Collected data
========================================

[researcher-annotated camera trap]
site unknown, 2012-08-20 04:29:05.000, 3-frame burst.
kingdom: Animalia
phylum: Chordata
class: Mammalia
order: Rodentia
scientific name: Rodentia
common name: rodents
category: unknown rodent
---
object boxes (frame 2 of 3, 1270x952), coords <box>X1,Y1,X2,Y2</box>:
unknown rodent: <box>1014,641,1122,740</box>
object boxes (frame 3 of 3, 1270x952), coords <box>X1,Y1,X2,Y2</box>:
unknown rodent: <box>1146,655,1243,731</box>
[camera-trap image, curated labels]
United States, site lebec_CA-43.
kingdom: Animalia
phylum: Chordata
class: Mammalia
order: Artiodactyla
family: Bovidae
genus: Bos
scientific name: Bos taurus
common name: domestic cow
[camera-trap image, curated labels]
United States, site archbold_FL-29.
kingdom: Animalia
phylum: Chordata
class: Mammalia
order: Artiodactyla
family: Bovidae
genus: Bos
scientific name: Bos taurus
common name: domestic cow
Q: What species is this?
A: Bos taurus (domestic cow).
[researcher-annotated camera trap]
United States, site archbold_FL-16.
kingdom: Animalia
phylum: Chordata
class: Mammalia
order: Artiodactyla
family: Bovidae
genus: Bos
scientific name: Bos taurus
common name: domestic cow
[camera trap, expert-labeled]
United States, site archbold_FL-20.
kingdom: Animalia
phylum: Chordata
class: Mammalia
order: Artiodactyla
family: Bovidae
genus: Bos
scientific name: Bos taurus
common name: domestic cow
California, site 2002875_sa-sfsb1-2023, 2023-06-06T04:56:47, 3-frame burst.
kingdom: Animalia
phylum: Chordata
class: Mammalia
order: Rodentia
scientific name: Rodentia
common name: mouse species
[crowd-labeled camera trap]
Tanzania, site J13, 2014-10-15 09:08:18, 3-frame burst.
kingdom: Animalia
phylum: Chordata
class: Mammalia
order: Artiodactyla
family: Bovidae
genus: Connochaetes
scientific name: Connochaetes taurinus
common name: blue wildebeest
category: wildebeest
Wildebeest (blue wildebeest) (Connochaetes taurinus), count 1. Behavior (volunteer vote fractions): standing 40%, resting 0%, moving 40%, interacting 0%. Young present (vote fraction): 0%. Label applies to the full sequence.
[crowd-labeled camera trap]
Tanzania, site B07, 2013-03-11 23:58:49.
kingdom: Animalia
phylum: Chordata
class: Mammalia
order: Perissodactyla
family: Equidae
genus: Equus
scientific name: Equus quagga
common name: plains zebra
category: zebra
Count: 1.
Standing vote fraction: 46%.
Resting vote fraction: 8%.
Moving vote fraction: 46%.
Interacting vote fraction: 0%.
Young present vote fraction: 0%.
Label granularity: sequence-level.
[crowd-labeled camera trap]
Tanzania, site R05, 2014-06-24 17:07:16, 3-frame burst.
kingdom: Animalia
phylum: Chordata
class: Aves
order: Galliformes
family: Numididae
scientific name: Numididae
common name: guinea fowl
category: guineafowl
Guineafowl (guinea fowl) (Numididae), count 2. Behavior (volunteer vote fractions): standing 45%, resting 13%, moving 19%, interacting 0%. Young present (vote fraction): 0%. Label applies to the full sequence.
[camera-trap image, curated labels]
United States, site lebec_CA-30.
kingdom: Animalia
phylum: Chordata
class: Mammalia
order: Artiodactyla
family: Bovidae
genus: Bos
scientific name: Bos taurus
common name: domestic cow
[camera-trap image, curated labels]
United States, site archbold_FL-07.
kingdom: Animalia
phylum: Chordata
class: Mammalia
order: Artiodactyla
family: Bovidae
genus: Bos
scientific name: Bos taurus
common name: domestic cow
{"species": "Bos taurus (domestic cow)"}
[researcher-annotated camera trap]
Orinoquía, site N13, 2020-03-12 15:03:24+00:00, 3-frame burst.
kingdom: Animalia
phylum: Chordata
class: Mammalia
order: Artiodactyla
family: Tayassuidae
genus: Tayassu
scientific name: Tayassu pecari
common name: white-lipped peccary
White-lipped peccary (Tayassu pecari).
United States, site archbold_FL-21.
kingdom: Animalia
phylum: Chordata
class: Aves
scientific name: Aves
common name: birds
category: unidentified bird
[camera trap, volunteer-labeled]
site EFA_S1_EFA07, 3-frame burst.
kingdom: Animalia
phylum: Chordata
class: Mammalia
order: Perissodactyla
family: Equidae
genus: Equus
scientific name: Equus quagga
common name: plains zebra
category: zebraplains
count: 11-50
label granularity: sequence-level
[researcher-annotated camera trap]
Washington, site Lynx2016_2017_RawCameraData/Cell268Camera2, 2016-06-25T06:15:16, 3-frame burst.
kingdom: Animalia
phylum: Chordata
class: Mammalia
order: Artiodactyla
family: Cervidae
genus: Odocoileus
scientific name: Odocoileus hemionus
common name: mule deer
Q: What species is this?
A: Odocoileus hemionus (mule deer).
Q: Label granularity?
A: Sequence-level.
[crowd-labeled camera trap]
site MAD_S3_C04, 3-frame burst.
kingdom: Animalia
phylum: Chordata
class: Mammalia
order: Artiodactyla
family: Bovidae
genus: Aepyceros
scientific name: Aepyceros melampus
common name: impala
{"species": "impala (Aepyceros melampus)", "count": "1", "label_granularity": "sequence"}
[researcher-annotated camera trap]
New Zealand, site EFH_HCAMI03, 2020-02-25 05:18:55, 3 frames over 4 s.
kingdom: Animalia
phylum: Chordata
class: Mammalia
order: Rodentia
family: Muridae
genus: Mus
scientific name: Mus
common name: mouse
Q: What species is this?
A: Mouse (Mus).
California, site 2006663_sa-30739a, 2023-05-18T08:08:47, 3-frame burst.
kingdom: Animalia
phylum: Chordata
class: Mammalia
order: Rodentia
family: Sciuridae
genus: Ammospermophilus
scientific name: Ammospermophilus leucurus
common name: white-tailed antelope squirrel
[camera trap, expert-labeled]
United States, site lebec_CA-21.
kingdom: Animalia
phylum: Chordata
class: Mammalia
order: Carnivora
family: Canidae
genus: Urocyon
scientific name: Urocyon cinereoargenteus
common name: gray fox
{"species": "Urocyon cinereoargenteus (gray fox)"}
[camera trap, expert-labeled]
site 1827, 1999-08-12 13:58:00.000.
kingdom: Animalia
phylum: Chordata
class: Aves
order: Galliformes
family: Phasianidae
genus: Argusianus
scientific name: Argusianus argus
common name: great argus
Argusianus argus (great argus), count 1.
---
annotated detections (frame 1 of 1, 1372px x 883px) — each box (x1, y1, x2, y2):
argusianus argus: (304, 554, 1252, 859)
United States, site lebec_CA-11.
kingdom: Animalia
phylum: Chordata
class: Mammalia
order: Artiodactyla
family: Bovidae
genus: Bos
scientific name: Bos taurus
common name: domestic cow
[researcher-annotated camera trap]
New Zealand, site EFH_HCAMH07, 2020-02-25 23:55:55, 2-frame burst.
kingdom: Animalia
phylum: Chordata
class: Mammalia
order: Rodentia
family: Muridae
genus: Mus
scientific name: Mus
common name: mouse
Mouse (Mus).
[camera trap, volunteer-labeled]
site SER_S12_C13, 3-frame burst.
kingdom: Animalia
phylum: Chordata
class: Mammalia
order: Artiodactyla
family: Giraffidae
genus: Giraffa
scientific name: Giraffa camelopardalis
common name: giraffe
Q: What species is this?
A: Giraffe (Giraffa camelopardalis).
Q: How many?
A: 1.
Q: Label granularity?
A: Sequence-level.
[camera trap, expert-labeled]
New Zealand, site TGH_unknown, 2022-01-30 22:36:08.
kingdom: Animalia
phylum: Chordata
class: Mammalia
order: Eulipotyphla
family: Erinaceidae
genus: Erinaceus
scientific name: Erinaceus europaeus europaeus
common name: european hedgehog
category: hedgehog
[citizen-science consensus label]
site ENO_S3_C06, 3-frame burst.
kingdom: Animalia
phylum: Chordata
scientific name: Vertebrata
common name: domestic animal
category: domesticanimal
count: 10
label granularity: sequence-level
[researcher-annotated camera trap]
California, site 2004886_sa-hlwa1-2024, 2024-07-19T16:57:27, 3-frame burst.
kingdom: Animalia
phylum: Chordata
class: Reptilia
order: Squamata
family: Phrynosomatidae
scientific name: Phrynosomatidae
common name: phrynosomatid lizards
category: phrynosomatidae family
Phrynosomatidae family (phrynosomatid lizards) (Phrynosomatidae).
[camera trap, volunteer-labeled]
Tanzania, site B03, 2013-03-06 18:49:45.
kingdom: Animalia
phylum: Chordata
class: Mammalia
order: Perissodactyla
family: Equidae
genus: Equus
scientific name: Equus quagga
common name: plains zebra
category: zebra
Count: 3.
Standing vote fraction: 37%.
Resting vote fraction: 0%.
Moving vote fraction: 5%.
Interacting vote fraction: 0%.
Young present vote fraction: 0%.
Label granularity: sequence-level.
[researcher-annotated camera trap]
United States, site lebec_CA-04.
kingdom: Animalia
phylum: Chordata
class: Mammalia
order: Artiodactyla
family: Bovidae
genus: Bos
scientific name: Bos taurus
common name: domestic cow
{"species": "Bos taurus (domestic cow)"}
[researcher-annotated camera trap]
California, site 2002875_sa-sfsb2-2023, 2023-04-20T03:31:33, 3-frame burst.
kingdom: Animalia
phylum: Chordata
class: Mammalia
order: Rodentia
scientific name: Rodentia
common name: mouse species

========================================

**Goal of the exercise:** Of the lines above, retype only those from the line containing "scientific name: Connochaetes taurinus" through the line containing "common name: guinea fowl", including both, exactly.

**Answer area:**
scientific name: Connochaetes taurinus
common name: blue wildebeest
category: wildebeest
Wildebeest (blue wildebeest) (Connochaetes taurinus), count 1. Behavior (volunteer vote fractions): standing 40%, resting 0%, moving 40%, interacting 0%. Young present (vote fraction): 0%. Label applies to the full sequence.
[crowd-labeled camera trap]
Tanzania, site B07, 2013-03-11 23:58:49.
kingdom: Animalia
phylum: Chordata
class: Mammalia
order: Perissodactyla
family: Equidae
genus: Equus
scientific name: Equus quagga
common name: plains zebra
category: zebra
Count: 1.
Standing vote fraction: 46%.
Resting vote fraction: 8%.
Moving vote fraction: 46%.
Interacting vote fraction: 0%.
Young present vote fraction: 0%.
Label granularity: sequence-level.
[crowd-labeled camera trap]
Tanzania, site R05, 2014-06-24 17:07:16, 3-frame burst.
kingdom: Animalia
phylum: Chordata
class: Aves
order: Galliformes
family: Numididae
scientific name: Numididae
common name: guinea fowl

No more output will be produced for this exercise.